Gwen was born in Westcliffe on Sea, but the family moved to Birmingham where, together with her younger sister Anne, she completed her schooling. Anne remembers playing in the garden at King’s Heath and dressing up as bride and groom, throwing rose petals as pretend-confetti, also that as very young girls they would travel by tram to the Lyons Corner House in Birmingham to spend Gwen's 1s. 6d. pocket-money on tea and cakes.
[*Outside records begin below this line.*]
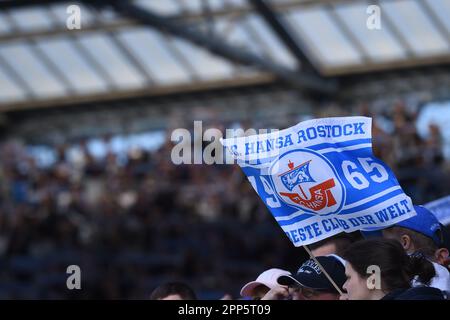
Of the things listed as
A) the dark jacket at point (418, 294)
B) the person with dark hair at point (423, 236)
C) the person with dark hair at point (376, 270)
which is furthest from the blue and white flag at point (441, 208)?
the dark jacket at point (418, 294)

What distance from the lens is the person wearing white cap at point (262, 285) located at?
471cm

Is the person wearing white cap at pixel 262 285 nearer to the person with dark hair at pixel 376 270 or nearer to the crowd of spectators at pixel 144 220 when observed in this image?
the person with dark hair at pixel 376 270

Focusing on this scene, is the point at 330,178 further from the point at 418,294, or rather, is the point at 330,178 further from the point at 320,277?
the point at 418,294

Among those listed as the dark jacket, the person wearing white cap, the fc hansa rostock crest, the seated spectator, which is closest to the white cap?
the person wearing white cap

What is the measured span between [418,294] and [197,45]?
11545 mm

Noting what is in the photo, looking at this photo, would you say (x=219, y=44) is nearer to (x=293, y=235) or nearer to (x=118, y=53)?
(x=118, y=53)

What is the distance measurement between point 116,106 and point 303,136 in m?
14.1

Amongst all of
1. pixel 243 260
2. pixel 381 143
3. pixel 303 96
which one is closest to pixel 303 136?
pixel 381 143

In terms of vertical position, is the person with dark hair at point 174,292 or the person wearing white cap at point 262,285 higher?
the person with dark hair at point 174,292

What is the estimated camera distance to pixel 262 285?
191 inches

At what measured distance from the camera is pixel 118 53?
17.6 m

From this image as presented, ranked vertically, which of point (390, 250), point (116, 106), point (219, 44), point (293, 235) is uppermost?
point (116, 106)

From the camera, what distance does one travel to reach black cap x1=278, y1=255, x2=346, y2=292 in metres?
4.42

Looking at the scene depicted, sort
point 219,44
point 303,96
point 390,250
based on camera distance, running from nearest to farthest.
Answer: point 390,250
point 219,44
point 303,96
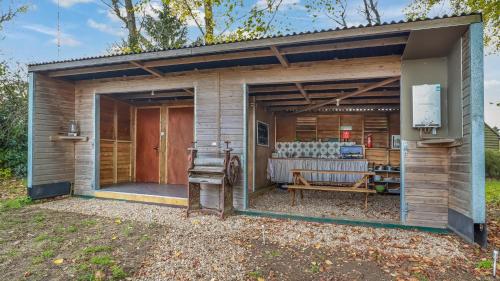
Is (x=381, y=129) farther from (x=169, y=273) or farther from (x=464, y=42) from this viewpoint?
(x=169, y=273)

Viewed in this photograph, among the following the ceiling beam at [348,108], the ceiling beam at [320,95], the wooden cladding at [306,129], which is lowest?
the wooden cladding at [306,129]

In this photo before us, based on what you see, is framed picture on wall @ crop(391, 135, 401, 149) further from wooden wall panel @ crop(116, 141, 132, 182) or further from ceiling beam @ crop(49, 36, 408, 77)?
wooden wall panel @ crop(116, 141, 132, 182)

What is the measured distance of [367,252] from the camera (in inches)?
125

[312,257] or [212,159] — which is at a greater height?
[212,159]

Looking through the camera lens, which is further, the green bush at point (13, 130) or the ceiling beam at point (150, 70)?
the green bush at point (13, 130)

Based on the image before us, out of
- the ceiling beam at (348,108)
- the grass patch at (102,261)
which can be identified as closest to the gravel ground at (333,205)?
the ceiling beam at (348,108)

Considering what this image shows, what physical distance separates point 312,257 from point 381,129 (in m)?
6.51

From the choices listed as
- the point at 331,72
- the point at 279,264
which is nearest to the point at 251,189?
the point at 331,72

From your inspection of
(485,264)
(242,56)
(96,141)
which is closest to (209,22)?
(96,141)

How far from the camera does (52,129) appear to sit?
19.3 feet

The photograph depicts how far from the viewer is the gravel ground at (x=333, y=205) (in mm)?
4824

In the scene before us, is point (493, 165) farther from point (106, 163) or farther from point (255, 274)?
point (106, 163)

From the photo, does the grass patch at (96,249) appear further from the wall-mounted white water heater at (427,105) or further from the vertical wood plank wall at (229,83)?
the wall-mounted white water heater at (427,105)

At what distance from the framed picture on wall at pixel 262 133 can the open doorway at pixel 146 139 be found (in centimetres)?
177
Gwen went to college in Bath, gained a teaching qualification and began her teaching career at Cowley St John School in Oxford. She left teaching to become a cookery demonstrator at the Southern Electricity Board. At this time she made lifelong friends and most importantly her future husband George. A great deal of fun was had by all.... Gwen was already multi-tasking, not only working for the SEB, but organizing Christmas parties for employees’ children, judging at agricultural and horticultural shows, as well as dealing with any catering requests from friends and family.

Gwen and George were introduced into my life at the age of four. At first I was very wary of her. She was always true to her emotions, very facially expressive, and her displeasure was immediately obvious. A very early example was catching sight of her expression of horror and then distaste as I continued to shovel peas on to a fork, rather than pick them up one by one. But Gwen, of course, was the warmest, most caring, most generous person. She would arrive on my birthday with the most fabulous birthday cake. I remember particularly a maypole, decked out with coloured ribbons. As with all treats, I came to expect my surprise every year.

In these early years we holidayed with Gwen and George in a rented house in Newquay. On wet days (there were quite a few) Gwen would play the piano, while we sang a variety of pub songs but also memorably ‘Clementine’. She always enjoyed music here in the Abbey and elsewhere and organized outings to concerts for others over many years. She never told jokes but was happy to be part of one. Whilst in Newquay, year on year she suffered pranks organized by George for my entertainment. Apple-pie beds, sewn-up pyjamas, cotton reels in tins under her wardrobe, all were all met by shrieks from Gwen and with helpless laughter from a small child on the stairs (who should have been in bed).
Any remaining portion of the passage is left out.